_Extrait source_
■ ■ ■ ■

Evidemment, la presse française (mais aussi étrangère) ne parle que de ça ou presque : le cambriolage surréaliste du Louvre qui s'est déroulé ce weekend ! Sans revenir sur la sécurité, ou la responsabilité des uns et des autres (ce n'est pas le but ici), il faut quand même noter que l'événement est plutôt prisé des scénarios de braquages. Au fil des années, plusieurs œuvres de fiction ont mis en scène le célèbre musée parisien comme lieu d’un vol audacieux, conjuguant élégance, suspense et mystère.
Lupin (Netflix, 2021 - en cours)
La plus récente en date est bien sûr Lupin, la célèbre série française où Omar Sy —revêtant le costume de gentleman cambrioleur — débute par un casse mythique au Louvre.
Dans le premier épisode, le personnage principal planifie et réussit le vol du collier de la reine (inspiré de Marie-Antoinette), lors d’une vente aux enchères fictive à l’intérieur du musée. Pour le décor central : la pyramide de verre et les galeries du Louvre. Une relecture moderne qui a largement contribué à la popularité de la série sur Netflix.
Arsène Lupin (2004)

■ ■ ■ ■

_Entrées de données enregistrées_
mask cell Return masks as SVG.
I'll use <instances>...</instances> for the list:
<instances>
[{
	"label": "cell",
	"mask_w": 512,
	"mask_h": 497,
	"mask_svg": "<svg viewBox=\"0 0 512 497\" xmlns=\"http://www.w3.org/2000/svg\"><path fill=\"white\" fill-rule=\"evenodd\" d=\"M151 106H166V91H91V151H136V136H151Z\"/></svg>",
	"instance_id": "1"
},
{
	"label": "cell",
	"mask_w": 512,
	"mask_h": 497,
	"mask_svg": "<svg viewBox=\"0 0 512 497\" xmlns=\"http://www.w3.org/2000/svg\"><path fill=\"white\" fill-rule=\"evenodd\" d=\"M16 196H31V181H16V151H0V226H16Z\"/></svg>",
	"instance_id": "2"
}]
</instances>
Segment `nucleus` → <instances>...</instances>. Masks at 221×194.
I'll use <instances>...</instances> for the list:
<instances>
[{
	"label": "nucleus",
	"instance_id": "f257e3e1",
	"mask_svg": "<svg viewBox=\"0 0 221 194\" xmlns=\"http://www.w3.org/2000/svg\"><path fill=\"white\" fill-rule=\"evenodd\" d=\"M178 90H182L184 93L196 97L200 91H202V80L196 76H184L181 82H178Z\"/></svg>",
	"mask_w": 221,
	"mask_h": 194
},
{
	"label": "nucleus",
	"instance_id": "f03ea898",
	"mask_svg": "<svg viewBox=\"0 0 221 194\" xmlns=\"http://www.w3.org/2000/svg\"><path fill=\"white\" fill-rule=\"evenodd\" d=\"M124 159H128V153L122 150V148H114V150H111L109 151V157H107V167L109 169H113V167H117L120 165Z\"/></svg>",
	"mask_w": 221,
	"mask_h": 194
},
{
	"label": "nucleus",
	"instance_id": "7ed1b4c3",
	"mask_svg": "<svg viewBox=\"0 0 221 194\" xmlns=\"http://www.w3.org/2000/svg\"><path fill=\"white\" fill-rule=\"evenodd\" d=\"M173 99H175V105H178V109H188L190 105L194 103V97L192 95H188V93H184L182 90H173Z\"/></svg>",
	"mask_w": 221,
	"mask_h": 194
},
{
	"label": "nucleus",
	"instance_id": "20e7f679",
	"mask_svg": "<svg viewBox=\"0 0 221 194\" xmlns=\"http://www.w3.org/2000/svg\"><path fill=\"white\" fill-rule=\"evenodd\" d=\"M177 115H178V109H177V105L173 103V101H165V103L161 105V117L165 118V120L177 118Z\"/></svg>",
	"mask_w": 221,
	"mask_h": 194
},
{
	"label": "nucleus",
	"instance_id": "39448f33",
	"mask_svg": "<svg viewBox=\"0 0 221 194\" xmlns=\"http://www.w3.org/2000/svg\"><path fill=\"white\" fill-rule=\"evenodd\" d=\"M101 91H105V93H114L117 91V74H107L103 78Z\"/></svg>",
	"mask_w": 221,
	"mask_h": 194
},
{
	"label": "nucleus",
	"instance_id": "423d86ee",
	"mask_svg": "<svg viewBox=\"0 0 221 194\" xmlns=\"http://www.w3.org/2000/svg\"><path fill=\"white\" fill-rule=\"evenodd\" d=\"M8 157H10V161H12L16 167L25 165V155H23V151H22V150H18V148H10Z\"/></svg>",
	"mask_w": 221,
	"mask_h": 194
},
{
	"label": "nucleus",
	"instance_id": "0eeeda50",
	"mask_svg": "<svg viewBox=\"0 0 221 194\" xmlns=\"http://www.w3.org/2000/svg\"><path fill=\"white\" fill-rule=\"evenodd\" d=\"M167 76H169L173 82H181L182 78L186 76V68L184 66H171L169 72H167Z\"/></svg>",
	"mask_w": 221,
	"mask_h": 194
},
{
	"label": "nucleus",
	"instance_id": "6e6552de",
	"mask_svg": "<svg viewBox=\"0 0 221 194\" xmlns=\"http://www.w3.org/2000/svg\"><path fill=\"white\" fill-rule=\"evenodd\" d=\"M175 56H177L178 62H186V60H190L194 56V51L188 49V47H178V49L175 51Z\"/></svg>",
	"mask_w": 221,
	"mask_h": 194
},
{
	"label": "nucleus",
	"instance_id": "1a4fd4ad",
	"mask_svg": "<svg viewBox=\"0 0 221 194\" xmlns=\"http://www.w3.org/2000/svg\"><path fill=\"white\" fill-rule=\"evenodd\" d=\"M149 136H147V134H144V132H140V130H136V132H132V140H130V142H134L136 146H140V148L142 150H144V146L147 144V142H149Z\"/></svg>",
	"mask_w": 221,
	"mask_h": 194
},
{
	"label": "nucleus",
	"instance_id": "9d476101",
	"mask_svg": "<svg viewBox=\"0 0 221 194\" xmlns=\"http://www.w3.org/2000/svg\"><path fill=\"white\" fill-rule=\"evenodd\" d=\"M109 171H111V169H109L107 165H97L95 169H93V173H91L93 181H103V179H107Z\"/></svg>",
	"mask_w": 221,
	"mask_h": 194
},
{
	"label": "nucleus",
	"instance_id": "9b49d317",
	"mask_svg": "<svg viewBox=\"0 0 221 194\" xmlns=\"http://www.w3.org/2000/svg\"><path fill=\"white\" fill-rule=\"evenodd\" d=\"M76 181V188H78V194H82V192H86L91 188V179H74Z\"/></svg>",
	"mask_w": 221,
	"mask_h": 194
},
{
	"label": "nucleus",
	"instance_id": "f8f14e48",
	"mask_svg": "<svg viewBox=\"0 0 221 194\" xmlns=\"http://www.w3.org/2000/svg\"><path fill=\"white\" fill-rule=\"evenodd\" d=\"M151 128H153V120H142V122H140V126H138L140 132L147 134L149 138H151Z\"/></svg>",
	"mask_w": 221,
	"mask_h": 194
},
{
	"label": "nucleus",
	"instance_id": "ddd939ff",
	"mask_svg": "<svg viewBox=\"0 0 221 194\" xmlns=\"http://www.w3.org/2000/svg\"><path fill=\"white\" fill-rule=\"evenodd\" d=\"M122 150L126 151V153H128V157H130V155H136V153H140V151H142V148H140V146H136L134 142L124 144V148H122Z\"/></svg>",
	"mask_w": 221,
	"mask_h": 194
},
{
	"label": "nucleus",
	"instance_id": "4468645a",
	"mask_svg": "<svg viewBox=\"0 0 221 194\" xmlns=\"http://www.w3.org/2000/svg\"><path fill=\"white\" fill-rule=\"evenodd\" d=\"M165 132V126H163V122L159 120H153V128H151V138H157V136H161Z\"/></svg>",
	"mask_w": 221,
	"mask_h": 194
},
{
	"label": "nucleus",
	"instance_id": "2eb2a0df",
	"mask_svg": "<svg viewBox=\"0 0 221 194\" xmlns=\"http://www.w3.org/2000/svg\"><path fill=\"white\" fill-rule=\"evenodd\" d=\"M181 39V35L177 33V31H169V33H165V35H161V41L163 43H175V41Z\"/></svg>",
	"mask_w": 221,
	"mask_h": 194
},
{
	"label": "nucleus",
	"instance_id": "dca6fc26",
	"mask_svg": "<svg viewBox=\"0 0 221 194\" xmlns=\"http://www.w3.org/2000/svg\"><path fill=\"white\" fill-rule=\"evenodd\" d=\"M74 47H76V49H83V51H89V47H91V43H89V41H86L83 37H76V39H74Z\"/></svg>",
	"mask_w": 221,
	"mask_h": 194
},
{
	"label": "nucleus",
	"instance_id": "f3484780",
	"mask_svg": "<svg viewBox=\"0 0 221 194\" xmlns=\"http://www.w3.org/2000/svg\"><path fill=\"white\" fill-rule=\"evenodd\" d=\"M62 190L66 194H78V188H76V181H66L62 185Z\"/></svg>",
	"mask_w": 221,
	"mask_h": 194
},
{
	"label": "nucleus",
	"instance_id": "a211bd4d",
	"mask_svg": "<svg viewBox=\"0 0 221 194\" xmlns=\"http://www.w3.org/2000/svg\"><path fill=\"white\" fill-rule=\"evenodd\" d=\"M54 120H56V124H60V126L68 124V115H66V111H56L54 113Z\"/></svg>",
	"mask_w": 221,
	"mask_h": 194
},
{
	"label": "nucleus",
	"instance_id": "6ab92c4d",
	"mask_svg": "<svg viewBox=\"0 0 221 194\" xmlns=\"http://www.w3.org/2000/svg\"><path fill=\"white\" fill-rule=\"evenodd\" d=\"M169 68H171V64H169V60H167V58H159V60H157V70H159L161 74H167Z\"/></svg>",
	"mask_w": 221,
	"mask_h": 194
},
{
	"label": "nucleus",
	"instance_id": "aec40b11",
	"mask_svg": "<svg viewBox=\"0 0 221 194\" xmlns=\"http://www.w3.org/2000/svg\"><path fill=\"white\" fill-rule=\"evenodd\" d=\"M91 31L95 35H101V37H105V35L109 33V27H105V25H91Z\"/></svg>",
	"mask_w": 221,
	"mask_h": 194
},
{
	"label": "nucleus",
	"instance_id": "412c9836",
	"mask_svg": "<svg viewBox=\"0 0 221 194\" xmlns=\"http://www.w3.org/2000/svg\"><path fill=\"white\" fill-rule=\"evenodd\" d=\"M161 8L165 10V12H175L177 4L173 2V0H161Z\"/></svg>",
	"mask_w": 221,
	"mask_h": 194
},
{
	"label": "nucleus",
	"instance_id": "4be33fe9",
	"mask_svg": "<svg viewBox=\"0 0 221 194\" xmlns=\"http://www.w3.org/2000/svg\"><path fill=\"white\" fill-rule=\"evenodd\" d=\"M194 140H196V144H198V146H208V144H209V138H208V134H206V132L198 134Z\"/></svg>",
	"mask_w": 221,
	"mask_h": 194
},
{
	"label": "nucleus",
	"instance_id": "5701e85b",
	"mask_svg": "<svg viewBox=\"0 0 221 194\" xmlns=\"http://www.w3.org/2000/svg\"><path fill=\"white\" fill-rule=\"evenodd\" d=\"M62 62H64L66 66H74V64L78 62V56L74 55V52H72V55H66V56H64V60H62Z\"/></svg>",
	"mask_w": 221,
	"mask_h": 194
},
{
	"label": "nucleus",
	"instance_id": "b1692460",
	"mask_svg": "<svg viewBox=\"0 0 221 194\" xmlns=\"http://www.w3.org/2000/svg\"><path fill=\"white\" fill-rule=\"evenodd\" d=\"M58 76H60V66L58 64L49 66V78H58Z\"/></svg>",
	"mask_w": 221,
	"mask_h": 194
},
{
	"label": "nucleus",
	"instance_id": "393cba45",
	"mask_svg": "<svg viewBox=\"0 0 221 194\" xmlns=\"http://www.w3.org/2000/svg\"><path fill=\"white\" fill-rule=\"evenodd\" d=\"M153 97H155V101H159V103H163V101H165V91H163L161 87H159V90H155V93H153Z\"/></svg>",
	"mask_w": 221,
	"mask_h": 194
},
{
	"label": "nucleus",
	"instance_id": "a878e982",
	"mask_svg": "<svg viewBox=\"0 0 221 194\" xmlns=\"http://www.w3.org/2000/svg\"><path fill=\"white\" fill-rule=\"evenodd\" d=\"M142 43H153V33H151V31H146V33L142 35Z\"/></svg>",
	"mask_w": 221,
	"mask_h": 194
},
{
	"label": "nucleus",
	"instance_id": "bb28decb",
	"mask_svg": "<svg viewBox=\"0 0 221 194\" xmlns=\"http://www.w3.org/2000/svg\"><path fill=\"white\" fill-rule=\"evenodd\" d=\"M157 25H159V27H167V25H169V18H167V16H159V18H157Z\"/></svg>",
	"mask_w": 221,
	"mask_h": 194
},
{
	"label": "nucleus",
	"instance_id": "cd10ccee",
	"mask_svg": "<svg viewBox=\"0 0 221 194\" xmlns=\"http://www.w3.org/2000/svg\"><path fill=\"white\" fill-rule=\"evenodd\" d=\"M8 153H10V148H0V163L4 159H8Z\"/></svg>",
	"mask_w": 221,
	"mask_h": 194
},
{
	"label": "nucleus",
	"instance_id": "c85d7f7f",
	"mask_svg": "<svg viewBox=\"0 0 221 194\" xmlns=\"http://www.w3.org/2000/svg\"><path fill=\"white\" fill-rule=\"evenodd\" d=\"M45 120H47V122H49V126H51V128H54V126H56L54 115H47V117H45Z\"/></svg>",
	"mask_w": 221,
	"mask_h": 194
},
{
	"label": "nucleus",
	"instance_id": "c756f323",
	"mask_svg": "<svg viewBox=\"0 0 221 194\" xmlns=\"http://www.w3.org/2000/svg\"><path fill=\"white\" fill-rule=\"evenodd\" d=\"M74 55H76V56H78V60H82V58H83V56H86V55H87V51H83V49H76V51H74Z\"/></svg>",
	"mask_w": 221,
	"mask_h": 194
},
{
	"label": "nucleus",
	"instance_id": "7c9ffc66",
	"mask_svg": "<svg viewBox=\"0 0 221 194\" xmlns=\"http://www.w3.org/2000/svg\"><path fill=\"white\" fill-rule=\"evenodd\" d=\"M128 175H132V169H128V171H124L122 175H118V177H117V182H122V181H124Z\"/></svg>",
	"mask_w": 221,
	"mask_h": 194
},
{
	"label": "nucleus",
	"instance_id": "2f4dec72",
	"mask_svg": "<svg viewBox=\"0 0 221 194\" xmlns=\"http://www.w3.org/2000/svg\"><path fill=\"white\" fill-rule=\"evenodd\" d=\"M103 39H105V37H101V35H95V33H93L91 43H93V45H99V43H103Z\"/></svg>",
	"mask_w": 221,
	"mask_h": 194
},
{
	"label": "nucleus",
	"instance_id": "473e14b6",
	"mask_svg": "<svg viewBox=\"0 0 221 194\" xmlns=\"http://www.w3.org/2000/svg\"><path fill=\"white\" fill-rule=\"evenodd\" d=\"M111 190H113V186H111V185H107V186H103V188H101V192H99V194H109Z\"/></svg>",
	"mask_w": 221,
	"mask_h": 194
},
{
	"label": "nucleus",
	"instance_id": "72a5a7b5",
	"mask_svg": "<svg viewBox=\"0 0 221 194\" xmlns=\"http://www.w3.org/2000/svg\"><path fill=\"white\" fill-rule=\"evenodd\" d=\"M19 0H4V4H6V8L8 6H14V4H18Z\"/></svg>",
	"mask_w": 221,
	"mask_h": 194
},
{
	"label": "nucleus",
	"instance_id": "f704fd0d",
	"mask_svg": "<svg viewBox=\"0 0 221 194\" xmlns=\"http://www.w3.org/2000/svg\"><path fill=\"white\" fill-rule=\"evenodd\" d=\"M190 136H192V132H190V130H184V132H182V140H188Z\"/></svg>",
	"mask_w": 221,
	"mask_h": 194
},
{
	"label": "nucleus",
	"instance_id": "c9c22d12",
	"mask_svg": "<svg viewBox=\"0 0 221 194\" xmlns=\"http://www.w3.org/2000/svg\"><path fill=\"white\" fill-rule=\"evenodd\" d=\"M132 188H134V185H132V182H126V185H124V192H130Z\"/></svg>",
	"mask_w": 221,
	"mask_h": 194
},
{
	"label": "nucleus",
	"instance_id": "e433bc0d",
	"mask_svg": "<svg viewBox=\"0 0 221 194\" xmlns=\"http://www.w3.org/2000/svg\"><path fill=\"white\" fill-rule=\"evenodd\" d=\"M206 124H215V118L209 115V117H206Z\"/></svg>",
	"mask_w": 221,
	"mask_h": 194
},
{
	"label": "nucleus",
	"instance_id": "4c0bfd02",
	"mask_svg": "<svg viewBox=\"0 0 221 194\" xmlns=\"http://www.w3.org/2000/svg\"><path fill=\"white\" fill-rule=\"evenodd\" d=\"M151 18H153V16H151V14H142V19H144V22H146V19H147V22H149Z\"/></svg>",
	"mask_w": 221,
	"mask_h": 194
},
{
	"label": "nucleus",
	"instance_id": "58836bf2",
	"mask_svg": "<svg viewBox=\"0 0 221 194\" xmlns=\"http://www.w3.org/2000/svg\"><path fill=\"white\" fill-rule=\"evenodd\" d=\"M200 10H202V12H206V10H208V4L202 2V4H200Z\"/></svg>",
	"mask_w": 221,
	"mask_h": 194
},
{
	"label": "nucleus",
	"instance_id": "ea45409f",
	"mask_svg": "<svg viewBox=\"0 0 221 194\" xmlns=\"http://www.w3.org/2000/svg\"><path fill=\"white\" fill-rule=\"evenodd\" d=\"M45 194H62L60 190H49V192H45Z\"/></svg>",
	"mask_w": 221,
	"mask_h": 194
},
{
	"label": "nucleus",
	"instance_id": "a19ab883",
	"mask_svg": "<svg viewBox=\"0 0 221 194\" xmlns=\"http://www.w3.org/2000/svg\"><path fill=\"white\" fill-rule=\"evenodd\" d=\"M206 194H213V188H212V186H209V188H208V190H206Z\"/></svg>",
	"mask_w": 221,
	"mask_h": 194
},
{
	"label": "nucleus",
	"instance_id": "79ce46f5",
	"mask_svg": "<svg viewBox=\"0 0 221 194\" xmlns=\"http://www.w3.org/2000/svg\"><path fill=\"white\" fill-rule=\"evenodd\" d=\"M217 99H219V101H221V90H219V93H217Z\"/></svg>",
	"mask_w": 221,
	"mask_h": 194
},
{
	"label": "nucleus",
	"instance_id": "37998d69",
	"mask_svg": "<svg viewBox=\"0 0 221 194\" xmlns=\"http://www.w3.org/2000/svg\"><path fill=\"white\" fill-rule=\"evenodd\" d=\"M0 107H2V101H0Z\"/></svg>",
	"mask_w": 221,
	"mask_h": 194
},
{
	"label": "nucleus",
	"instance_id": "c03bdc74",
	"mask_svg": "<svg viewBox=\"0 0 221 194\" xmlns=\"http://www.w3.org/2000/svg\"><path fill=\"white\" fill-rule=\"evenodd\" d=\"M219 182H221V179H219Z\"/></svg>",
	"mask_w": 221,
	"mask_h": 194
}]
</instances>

■ ■ ■ ■

Dans l'extrait consacré aux vols au Louvre dans la fiction, quel objet le personnage principal de Lupin dérobe-t-il au cours du premier épisode ?

_Réponse_
Le collier de la reine, inspiré de Marie-Antoinette.